Shock + hypertension.  Does not compute?




bstone said:


> Hyperventilation usually does a poor job of "blowing off" CO2 because there is little to no gaseous exchange occurring.




That's IF they are having shallow ventilations in the first place, which in all the 'panic attacks' I've seen, they are at no disadvantage of normal or deep ventilations, leading to the 'textbook' carpal pedal spasms.  


But without the OP stating "rapid but deep" or "rapid and shallow", no way to tell.


----------



## Maine iac (Apr 2, 2012)

The kid was not obese, normal 10 year old (maybe plus 10lbs), leaning back on a couch breathing fast and fairly deep. He was quite anxious, and a little tearful. First thing I did was get the kid to slow down and work on his breathing. As soon as things began to normalize we walked him out to the ambulance and kept chatting with him.

He said he was feeling nervous/anxious, and I think his home life was being a little difficult at the moment.

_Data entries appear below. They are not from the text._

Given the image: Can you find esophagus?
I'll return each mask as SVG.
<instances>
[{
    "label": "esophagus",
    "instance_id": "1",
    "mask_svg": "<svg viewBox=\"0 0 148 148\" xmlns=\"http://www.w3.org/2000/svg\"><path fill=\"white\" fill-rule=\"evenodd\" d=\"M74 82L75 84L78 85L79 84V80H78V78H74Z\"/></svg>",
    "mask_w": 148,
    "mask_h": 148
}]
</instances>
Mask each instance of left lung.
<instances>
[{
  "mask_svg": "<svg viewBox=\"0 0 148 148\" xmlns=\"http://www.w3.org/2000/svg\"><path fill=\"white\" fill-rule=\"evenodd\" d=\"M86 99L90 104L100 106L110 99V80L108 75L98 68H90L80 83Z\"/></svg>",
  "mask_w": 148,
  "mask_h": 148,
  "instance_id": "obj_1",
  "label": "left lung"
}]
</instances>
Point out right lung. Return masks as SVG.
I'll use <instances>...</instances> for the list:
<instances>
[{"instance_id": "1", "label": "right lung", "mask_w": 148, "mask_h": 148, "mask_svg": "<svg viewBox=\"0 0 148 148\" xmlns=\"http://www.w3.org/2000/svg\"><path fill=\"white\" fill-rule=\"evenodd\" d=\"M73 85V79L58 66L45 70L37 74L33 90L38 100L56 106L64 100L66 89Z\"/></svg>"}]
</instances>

But as soon as he was out in our ambulance he calmed right down and was a normal 10 year old again.

Zmedic, I did pretty much what you said, I told them that the kid seemed to be checking out good (except I couldn't say his BP was good), we were able to identify a probable cause for his breathing, and put the offer out for a transport which they said they wanted so off to the hospital we went.

I've got short transport times for the most part since I'm in a larger city.


I figured the bp could be raised through the same process that many of you have said, but I was just a little taken back at it being that high.


----------



## mycrofft (Apr 2, 2012)

*Sidetracking the physiologic question:*

Not necessarily with this pt, but turn it around:

What besides "anxiety" would raise BP AND cause a SUBJECTIVE sensation of chest pain, anxiety and shortness of breath?(in other words, anxiety as a symptom/sign, not a diagnosis) in a child.

Was pulse regular, or irregularly/regularly irregular, strong, weak? Chest clear? Chest tender to palp? Any EKG done? Did pt control breathing quickly after EMS on scene?

That aside, hyperventilation can be a conscious or subconscious attention-getting or power-asserting maneuver. Maybe you actually helped diagnose a hypertension pt even if the call was for a supratentorial problem, good one (?).

And one question looking kid dead in the eye: "DId you get ito your parents' drugs or medicine?".:wacko:


----------



## Arovetli (Apr 2, 2012)

There is some seemingly conflicting information in the thread and it is important to note that both acidosis and alkalosis can be induced by abnormal respirations. 

It's a bit difficult to fully explain without mathematics and a grounding in chemistry. Just imagine a complicated equation that normally exists in equilibrium, alterations of a variable (such as increased or decreased CO2) will stress the equation, and the equation will act, or attempt to act, to relieve the stress and go back into equilibrium. For instance increased partial pressure of CO2 at the alveoli can ultimately force what bstone outlined: abnormally high levels of deprotonation ("giving off" of H+).


----------



## Arovetli (Apr 2, 2012)

Arovetli said:


> There is some seemingly conflicting information in the thread and it is important to note that both acidosis and alkalosis can be induced by abnormal respirations.



Also note that this can be flipped around and abnormal respirations can be induced by acidosis/alkalosis.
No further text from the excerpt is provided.